Tak hanya itu, semasa tanam rupanya ia juga mendapatkan hasil pendapatan lainnya dari biji katak (buah porang yang bisa dijadikan bibit). Total biji katak yang didapat sekitar 900 kilogram. Biji katak itu dijual Rp 300.000 perkilogram. Dengan demikian pendapatan yang diperoleh dari hasil menjual katak sekitar Rp 270 juta.

“Omzet penjualan porang dan katak sekitar Rp 900 juta,” kata Jito. Jito mengaku keuntungan yang diperoleh dibelikan mobil baru, satu hektare tanah, dan modal tanam tahun ini.

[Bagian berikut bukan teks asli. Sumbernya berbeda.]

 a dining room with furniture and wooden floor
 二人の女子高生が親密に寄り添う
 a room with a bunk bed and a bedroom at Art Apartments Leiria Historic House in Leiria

Cerita lain datang dari Aldo Kriswanto (21), petani muda yang juga mendapatkan keuntungan dari menanam porang. Aldo memutuskan keluar dari pekerjaannya sebagai sekuriti di Surabaya dan pulang ke kampung halamannya untuk menjadi petani porang. Aldo memulai menanam porang sekitar dua tahun yang lalu. Bermodal uang tabungan sebesar Rp 15 juta selama bekerja di Surabaya, Aldo menaman porang di lahan kosong milik keluarganya. Usai panen perdana, Aldo tak langsung menjualnya. Umbi dan biji katak yang dihasilkan ditanam lagi di masa tanam kedua. Saat ini ia tinggal menunggu hasil panen yang akan siap dijual.

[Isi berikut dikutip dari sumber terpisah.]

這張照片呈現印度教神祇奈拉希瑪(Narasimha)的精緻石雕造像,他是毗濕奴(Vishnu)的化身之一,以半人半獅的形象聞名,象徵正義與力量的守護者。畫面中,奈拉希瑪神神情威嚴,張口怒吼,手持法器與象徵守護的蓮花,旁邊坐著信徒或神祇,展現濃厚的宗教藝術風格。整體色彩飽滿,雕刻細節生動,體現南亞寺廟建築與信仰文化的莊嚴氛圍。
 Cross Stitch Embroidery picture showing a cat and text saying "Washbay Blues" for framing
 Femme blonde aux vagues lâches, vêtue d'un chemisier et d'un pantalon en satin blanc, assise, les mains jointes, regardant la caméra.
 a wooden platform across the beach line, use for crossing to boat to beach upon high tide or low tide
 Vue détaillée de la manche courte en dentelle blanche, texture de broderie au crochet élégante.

“Ya kira-kira umbinya nanti kalau dijual sekitar Rp 50 juta,” kata Aldo. Aldo mengaku saat ini banyak anak-anak muda yang sebelumnya merantau, memilih pulang kampung untuk menanam porang sejak komoditas pertanian itu memiliki nilai ekonomis yang tinggi. Bahkan, saat ini di desanya sudah terbentuk paguyuban petani muda porang dengan pendampingan pemerintah desa dan YMPI.

Desa perantau

Bertanam porang membawa berkah tersendiri bagi warga di Desa Durenan. Desa yang berada di bawah lereng Gunung Wilis itu dahulunya dikenali sebagai daerah perantau. Sebab, banyak pemuda di desa itu pergi merantau bekerja di luar Jawa untuk mendapatkan pekerjaan yang layak. Namun, saat ini, para pemuda kembali ke kampung halaman untuk menanam porang.

“Dahulu sebelum mendapatkan modal dari KUR BNI, pemuda di sini banyak yang jual sapi dan motor untuk menanam porang,” kata Kepala Desa Durenan, Purnomo, Rabu (14/4/2021).

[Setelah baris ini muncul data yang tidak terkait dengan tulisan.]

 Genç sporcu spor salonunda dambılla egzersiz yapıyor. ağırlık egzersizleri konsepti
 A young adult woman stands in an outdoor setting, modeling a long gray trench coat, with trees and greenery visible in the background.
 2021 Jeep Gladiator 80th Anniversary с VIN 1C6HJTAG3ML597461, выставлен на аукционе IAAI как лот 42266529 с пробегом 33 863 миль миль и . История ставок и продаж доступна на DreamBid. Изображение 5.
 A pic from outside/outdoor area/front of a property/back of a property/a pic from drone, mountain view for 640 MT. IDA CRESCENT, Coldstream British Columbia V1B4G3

Menurut Purnomo, warga sekitar sudah menanam porang sejak tahun 2009. Hanya saja petani mulai memanen banyak tiga tahun terakhir setelah semua banyak menanam porang. Purnomo mengatakan, banyak warga mulai menanam porang setelah harga komoditi umbi-umbian itu meroket tinggi. Petani yang menanam porang terbagi tiga yakni kelompok tani hutan, LMDH, dan kelompok tani. Kelompok tani menanam di lahan kering dan sawah sendiri. Kelompok tani hutan menangani tanah kering di luar perhutani. Sementara LMDH menangani lahan di kawasan perhutani. Jumlah petani yang terlibat sekitar 500-an orang yang didominasi anak-anak muda. Sementara area lahan yang digarap sudah mencapai 250 hektare.